Start ENTRIES SHOWN
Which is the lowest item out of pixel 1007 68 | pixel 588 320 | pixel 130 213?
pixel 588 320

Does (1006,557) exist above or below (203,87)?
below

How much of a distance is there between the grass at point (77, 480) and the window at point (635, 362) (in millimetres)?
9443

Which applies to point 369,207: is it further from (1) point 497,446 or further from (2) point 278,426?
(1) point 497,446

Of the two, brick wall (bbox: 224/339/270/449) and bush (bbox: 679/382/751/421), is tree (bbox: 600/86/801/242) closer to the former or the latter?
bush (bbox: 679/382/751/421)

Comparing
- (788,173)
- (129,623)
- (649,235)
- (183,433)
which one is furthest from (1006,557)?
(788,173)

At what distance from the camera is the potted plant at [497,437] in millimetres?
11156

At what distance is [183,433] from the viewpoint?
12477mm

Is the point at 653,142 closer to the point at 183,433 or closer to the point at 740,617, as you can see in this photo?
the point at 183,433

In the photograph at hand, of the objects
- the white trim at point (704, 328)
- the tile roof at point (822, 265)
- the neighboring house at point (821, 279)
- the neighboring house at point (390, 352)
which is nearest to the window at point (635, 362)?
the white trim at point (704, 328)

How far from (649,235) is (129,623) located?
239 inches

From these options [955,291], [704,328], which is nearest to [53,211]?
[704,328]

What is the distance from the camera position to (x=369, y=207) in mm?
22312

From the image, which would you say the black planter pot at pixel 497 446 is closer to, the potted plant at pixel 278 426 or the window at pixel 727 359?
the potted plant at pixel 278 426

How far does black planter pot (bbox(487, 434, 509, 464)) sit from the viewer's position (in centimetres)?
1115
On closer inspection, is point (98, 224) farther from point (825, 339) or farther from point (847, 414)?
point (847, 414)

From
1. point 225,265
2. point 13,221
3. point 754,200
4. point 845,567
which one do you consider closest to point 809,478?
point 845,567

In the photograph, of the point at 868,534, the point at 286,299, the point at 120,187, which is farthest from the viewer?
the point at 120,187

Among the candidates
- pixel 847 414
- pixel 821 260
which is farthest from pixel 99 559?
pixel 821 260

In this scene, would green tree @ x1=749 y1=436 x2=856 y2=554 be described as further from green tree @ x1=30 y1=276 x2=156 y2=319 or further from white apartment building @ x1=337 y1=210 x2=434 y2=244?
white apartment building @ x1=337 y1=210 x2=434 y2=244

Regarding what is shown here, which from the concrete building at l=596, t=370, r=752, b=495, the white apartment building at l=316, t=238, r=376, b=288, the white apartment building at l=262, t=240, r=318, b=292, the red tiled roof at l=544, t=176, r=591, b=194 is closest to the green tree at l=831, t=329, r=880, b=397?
End ENTRIES SHOWN
WRITTEN TASK:
Write out the whole listing again, exactly as it stands.

SOLUTION FOR THIS EXERCISE:
Which is the lowest item out of pixel 1007 68 | pixel 588 320 | pixel 130 213?
pixel 588 320

Does (1006,557) exist above or below (203,87)?
below

How much of a distance is there between the grass at point (77, 480) and the window at point (635, 362) (in millimetres)?
9443

Which applies to point 369,207: is it further from (1) point 497,446 or further from (2) point 278,426?
(1) point 497,446

Of the two, brick wall (bbox: 224/339/270/449) and bush (bbox: 679/382/751/421), is tree (bbox: 600/86/801/242) closer to the former or the latter?
bush (bbox: 679/382/751/421)

Comparing
- (788,173)
- (129,623)
- (649,235)
- (183,433)
which one is furthest from (1006,557)?
(788,173)

At what distance from the camera is the potted plant at [497,437] in millimetres?
11156

At what distance is [183,433] from the viewpoint?
12477mm

Is the point at 653,142 closer to the point at 183,433 or closer to the point at 740,617, as you can see in this photo?
the point at 183,433

In the photograph at hand, of the objects
- the white trim at point (704, 328)
- the tile roof at point (822, 265)
- the neighboring house at point (821, 279)
- the neighboring house at point (390, 352)
which is nearest to the window at point (635, 362)?
the white trim at point (704, 328)

How far from (649,235) is (129,623) located?
239 inches

From these options [955,291], [704,328], which is nearest to [53,211]?
[704,328]

What is the distance from the camera position to (x=369, y=207) in mm?
22312

From the image, which would you say the black planter pot at pixel 497 446 is closer to, the potted plant at pixel 278 426 or the window at pixel 727 359?
the potted plant at pixel 278 426

How far does black planter pot (bbox(487, 434, 509, 464)) sit from the viewer's position (in centimetres)?
1115
On closer inspection, is point (98, 224) farther from point (825, 339) or farther from point (847, 414)?
point (847, 414)

From
1. point 225,265
2. point 13,221
3. point 754,200
4. point 845,567
which one do you consider closest to point 809,478?
point 845,567

In the photograph, of the point at 868,534, the point at 286,299, the point at 120,187, which is farthest from the viewer?
the point at 120,187

Among the candidates
- pixel 847 414
- pixel 821 260
which is farthest from pixel 99 559?
pixel 821 260

In this scene, would green tree @ x1=749 y1=436 x2=856 y2=554 be described as further from green tree @ x1=30 y1=276 x2=156 y2=319 or further from white apartment building @ x1=337 y1=210 x2=434 y2=244?
white apartment building @ x1=337 y1=210 x2=434 y2=244

Regarding what is shown here, which from the concrete building at l=596, t=370, r=752, b=495, the white apartment building at l=316, t=238, r=376, b=288, the white apartment building at l=262, t=240, r=318, b=292, the red tiled roof at l=544, t=176, r=591, b=194 is closest to the green tree at l=831, t=329, r=880, b=397?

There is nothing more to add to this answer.